Records contained in a dataset
__________________________________________________
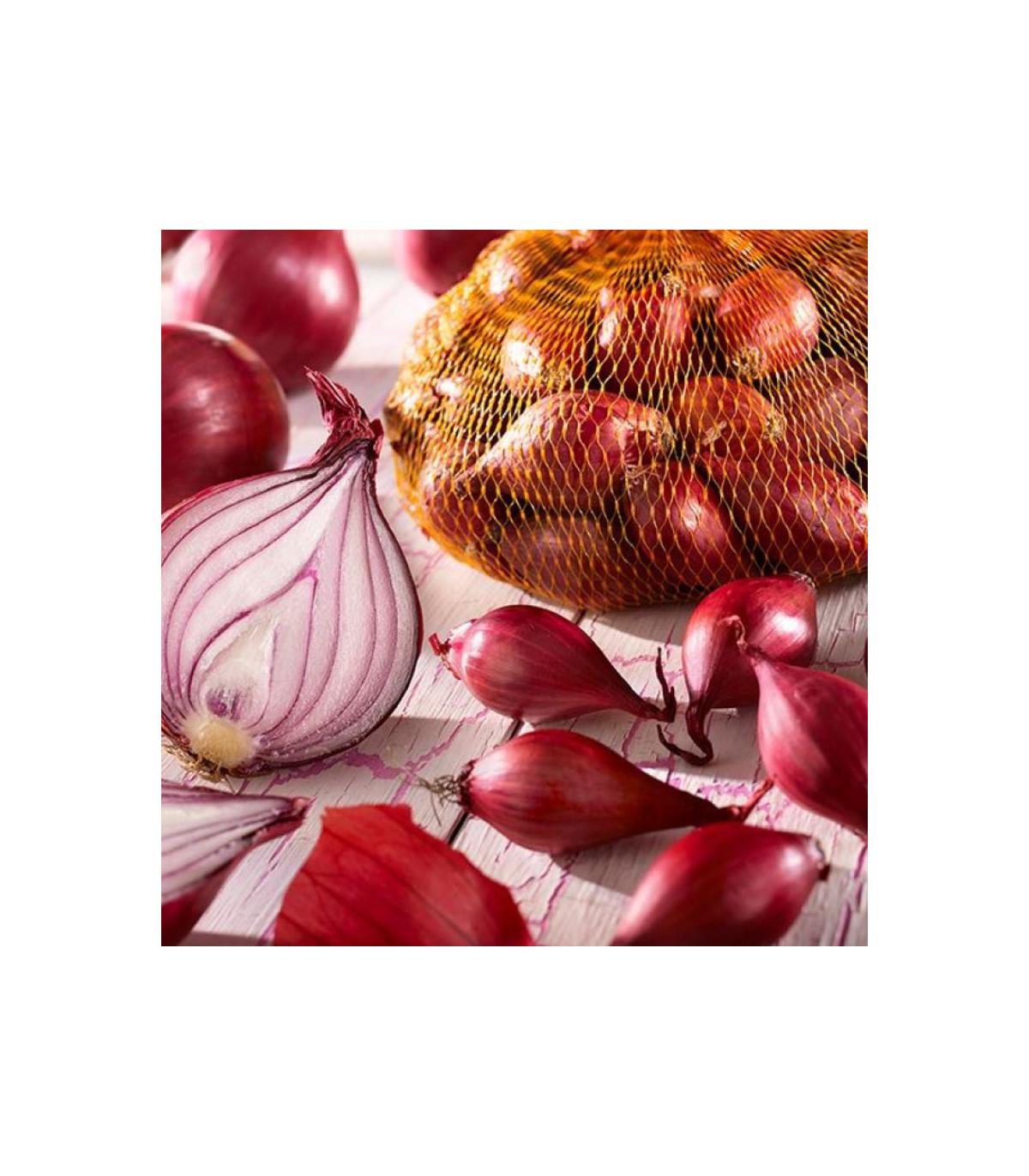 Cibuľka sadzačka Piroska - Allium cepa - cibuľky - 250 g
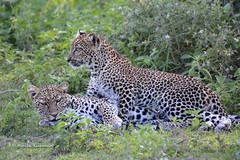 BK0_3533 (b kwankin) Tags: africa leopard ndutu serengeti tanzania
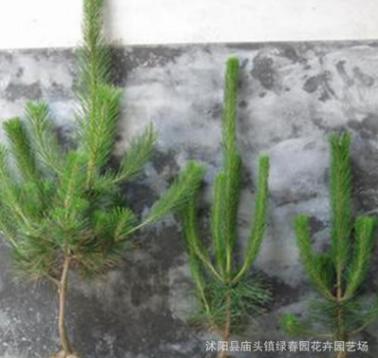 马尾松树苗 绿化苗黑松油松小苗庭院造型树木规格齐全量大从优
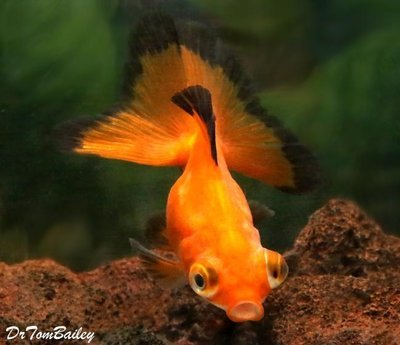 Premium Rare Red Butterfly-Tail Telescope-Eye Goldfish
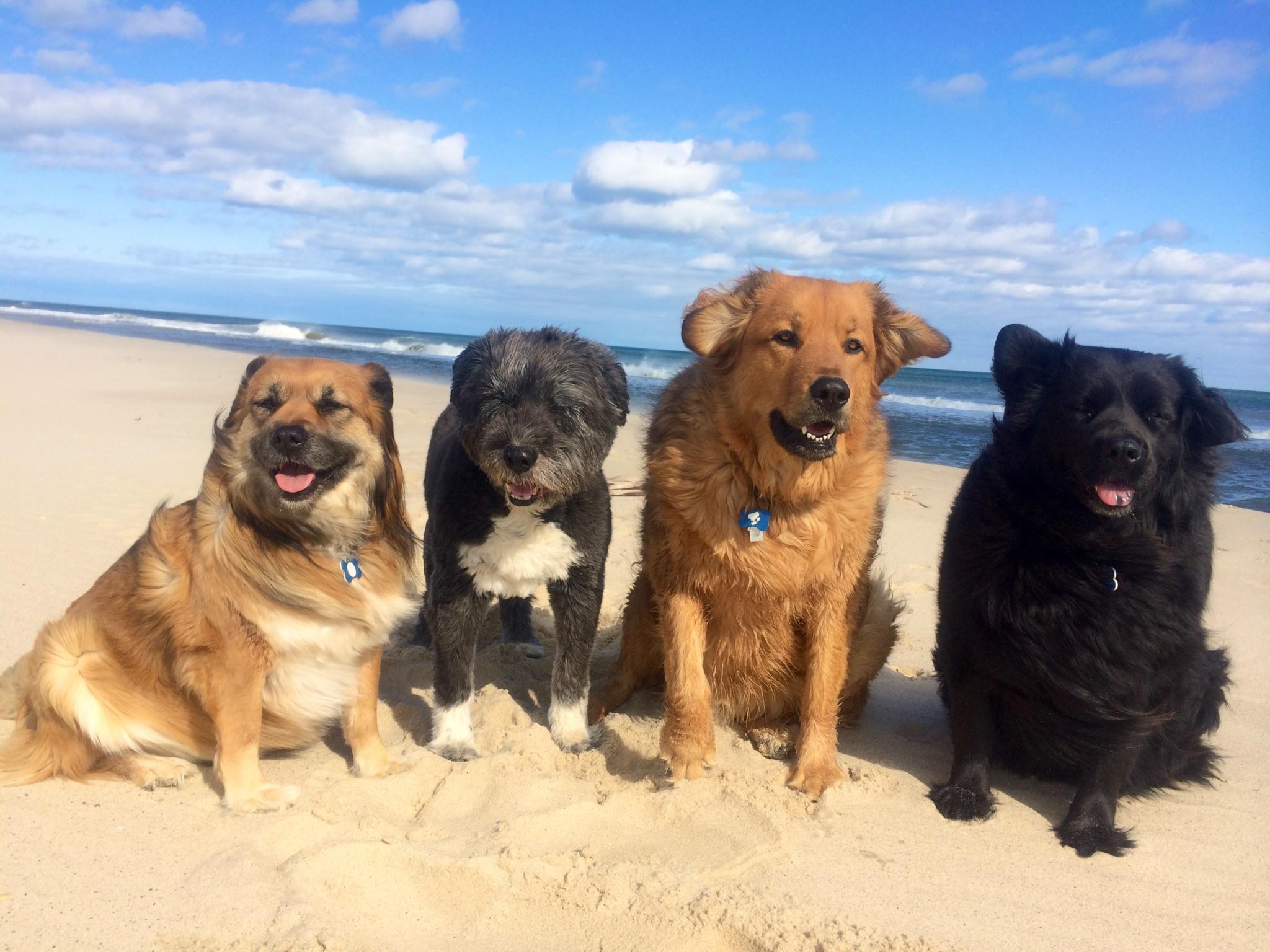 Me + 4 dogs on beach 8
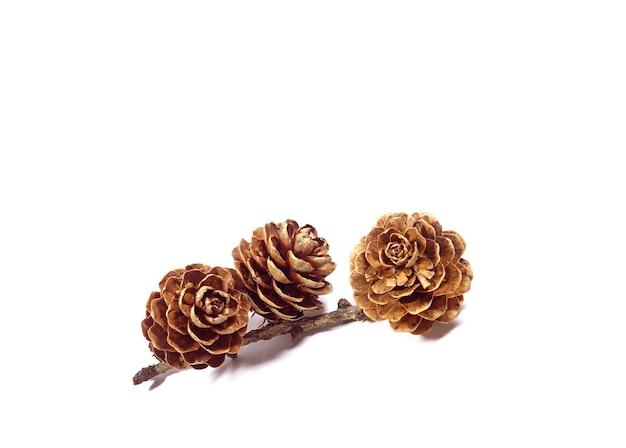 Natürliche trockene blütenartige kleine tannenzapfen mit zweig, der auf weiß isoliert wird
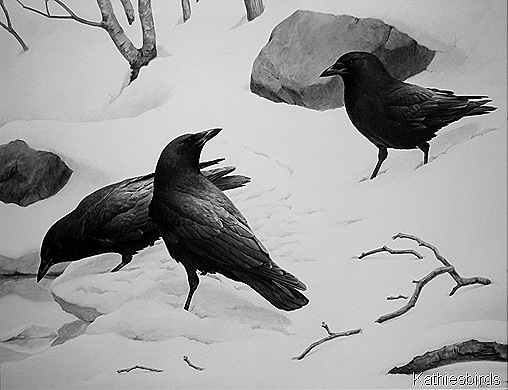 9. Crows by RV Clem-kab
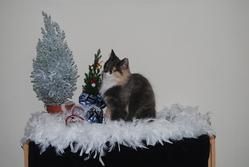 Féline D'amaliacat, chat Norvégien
__________________________________________________
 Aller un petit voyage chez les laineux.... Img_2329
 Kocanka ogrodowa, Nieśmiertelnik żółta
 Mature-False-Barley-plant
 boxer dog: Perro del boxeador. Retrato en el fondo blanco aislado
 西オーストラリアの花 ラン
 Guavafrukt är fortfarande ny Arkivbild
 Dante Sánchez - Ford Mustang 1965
__________________________________________________
Work instruction —
Exactly the lines above from the one that contains "Cibuľka sadzačka Piroska" down to the one that contains "Féline D'amaliacat, chat Norvégien" are to be output, both ends kept and pictures omitted.

Response —
 Cibuľka sadzačka Piroska - Allium cepa - cibuľky - 250 g
 BK0_3533 (b kwankin) Tags: africa leopard ndutu serengeti tanzania
 马尾松树苗 绿化苗黑松油松小苗庭院造型树木规格齐全量大从优
 Premium Rare Red Butterfly-Tail Telescope-Eye Goldfish
 Me + 4 dogs on beach 8
 Natürliche trockene blütenartige kleine tannenzapfen mit zweig, der auf weiß isoliert wird
 9. Crows by RV Clem-kab
 Féline D'amaliacat, chat Norvégien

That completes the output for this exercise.